Ein Gespenst ging letzte Woche um in Deutschland – das Gespenst des Sozialismus. Wegen des Vorhabens, per Volksentscheid für eine Enteignung großer Wohnungsunternehmen zu sorgen. Enteignung sei nämlich, wie viele besorgte Personen der Öffentlichkeit klarstellten, ein Relikt des Sozialismus. 30 Jahre nach Ende der DDR sollte so ein sozialistischer Rückschritt doch nicht als ernster Vorschlag gemeint sein, las man. Speziell Leute aus der Union gaben sich oberlehrerhaft. Markus Söder witterte freilich auch eine »sozialistische Idee« – Söder ist übrigens der Mann, der als bayerischer Finanzminister die Gemeinnützige Bayerische Wohnungsgesellschaft (GBW) an einen Privatinvestor verkaufte. Rund 33.000 Wohnungen sind von der Privatisierung betroffen.
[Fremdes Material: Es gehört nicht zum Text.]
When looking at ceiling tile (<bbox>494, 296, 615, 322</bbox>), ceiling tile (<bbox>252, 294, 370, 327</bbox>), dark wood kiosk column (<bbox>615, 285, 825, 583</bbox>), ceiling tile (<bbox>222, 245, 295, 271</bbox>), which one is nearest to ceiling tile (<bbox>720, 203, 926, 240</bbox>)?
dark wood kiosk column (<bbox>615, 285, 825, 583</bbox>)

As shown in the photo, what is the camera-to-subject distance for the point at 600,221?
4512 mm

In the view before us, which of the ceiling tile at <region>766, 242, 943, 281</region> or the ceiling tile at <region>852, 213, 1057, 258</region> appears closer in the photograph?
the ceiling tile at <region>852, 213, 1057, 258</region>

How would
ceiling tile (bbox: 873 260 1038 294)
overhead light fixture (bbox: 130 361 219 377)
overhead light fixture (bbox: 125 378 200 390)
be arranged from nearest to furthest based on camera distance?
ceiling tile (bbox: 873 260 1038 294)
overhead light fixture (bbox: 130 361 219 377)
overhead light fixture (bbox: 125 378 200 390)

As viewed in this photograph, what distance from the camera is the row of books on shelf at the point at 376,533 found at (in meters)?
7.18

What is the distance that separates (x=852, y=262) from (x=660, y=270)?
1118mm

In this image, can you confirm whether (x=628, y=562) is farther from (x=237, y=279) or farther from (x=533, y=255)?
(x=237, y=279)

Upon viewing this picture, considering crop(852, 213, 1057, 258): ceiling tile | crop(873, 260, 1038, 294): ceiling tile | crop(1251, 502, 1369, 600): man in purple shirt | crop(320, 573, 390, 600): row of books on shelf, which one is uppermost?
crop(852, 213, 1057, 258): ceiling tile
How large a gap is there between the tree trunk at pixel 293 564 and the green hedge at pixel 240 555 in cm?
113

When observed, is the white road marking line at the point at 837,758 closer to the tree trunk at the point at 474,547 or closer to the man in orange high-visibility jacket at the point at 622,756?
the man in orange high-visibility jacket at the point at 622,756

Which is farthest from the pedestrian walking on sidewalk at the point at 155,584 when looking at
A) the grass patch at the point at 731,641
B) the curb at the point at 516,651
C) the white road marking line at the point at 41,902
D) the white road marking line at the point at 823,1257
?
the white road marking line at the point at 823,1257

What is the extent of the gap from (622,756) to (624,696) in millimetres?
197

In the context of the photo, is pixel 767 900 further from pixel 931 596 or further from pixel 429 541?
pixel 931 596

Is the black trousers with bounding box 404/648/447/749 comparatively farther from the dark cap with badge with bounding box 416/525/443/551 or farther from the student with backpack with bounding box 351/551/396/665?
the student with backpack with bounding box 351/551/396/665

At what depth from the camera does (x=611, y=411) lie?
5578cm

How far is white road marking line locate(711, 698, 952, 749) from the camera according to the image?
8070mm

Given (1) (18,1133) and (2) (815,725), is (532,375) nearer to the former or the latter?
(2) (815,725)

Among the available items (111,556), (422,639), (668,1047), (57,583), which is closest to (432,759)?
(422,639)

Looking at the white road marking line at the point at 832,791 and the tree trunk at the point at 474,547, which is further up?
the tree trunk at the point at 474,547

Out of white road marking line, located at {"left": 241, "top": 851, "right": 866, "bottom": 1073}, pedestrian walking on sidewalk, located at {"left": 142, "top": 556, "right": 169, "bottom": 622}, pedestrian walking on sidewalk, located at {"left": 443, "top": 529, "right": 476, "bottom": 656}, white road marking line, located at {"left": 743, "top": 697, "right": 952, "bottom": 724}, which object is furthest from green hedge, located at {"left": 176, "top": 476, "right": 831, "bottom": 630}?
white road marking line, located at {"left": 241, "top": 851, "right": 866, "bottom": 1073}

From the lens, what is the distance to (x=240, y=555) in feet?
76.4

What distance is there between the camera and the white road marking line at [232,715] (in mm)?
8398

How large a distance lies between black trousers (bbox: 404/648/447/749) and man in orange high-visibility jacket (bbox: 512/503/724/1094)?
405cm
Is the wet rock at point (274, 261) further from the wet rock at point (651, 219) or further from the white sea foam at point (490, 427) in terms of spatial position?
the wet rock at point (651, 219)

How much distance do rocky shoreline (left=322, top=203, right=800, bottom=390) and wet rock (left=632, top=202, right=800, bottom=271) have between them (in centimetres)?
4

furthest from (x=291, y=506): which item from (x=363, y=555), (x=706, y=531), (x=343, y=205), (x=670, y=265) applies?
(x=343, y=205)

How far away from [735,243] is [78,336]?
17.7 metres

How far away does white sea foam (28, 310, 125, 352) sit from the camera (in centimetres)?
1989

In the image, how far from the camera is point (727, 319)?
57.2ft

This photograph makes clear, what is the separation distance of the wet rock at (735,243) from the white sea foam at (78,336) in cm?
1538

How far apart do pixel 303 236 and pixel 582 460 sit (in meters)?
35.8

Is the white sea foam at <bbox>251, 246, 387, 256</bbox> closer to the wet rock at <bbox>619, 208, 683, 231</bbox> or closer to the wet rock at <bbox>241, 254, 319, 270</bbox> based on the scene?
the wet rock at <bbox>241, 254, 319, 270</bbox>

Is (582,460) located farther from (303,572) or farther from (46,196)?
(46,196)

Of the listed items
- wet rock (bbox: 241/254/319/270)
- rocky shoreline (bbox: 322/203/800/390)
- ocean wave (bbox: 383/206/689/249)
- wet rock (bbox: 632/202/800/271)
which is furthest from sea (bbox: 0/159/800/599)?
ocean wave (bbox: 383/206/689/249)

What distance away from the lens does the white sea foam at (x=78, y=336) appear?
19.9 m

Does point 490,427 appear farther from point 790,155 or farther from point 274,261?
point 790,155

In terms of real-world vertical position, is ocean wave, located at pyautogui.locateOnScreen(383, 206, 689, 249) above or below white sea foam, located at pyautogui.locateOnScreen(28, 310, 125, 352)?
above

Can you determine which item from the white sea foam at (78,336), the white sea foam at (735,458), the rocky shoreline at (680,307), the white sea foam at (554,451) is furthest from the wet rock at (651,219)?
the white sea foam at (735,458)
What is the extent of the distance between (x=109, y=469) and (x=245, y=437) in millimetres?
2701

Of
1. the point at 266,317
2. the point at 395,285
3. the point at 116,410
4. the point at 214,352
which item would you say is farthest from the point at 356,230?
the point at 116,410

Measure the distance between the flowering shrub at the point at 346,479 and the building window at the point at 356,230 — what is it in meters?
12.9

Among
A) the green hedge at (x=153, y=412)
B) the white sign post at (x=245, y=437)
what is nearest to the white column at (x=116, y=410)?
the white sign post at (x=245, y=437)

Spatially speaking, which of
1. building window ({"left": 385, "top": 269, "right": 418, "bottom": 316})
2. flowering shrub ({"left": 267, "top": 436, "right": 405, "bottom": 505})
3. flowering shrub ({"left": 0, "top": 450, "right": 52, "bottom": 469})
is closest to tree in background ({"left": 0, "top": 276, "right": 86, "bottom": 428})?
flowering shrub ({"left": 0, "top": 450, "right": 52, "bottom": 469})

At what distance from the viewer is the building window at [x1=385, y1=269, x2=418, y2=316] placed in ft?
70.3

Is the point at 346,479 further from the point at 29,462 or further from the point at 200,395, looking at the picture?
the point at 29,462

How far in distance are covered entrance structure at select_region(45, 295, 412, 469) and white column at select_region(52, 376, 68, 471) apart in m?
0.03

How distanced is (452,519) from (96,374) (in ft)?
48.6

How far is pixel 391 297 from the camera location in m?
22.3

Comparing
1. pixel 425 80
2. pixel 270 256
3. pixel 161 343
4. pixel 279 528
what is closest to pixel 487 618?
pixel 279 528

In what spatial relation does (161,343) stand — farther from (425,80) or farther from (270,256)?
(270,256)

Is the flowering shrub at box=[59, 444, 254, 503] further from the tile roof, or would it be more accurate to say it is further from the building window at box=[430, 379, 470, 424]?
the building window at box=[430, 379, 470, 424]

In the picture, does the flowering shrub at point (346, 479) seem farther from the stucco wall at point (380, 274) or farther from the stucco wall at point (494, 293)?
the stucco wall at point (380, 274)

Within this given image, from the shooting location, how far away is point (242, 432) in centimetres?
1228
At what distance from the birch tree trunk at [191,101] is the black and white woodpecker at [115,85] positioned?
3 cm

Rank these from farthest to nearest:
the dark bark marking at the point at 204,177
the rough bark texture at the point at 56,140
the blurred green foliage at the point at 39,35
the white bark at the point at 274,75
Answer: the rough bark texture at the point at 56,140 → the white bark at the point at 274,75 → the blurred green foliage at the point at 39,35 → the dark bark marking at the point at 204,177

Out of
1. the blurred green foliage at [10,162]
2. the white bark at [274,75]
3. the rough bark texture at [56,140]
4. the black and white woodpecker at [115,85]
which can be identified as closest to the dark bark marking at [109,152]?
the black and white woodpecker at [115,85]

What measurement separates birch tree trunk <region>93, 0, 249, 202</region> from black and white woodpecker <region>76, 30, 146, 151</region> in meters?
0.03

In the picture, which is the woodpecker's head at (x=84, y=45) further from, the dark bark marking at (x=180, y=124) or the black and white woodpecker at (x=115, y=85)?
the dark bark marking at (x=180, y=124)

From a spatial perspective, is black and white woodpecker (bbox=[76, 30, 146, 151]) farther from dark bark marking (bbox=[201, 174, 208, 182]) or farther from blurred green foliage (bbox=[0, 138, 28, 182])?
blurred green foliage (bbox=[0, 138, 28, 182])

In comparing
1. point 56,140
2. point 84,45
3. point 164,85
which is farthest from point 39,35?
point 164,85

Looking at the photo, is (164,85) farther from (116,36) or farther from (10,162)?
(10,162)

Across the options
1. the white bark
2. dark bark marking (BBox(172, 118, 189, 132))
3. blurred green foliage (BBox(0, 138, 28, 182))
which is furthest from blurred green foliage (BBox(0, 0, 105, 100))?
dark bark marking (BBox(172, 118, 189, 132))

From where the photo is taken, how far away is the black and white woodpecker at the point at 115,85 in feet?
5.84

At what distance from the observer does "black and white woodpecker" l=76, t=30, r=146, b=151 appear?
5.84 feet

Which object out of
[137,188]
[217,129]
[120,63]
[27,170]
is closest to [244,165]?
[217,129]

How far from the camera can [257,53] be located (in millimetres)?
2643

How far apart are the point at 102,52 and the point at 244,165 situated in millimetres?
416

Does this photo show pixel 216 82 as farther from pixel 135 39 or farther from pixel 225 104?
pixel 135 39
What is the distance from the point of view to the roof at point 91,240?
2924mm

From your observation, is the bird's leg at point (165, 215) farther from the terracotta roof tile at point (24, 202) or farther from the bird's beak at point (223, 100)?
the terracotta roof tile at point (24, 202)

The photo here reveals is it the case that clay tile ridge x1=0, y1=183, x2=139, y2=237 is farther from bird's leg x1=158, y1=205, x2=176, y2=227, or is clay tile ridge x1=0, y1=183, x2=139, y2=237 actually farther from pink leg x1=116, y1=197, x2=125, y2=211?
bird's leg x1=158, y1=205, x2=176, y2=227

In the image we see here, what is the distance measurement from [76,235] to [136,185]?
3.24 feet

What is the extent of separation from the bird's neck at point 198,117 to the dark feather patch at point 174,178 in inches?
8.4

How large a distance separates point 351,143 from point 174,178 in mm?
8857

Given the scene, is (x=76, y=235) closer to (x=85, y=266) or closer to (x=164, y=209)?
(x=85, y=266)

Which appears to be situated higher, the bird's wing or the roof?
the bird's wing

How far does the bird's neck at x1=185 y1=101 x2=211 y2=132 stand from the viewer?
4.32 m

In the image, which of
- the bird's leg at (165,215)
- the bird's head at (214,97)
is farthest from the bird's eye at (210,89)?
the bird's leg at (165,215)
Privatisierung: Eigentlich ist das bloß ein anderes Wort für Enteignung. Jedenfalls für eine ganz spezielle Enteignung, die nicht »nur zum Wohle der Allgemeinheit zulässig« ist, wie es eigentlich im Grundgesetz (Artikel 14) vorgesehen ist. Die Privatisierungsenteignung hat das Wohl einiger Renditejäger im Auge. Dass so eine Umkehrung der grundgesetzlich zugelassenen Enteignung keinen Sozialismus darstellt, kann man schon nachvollziehen. Das ist gegenteilig purer Feudalismus. Aber den Feudalismus fürchten Söder und Kollegen bekanntlich nicht. Deswegen regt sich von denen keiner auf.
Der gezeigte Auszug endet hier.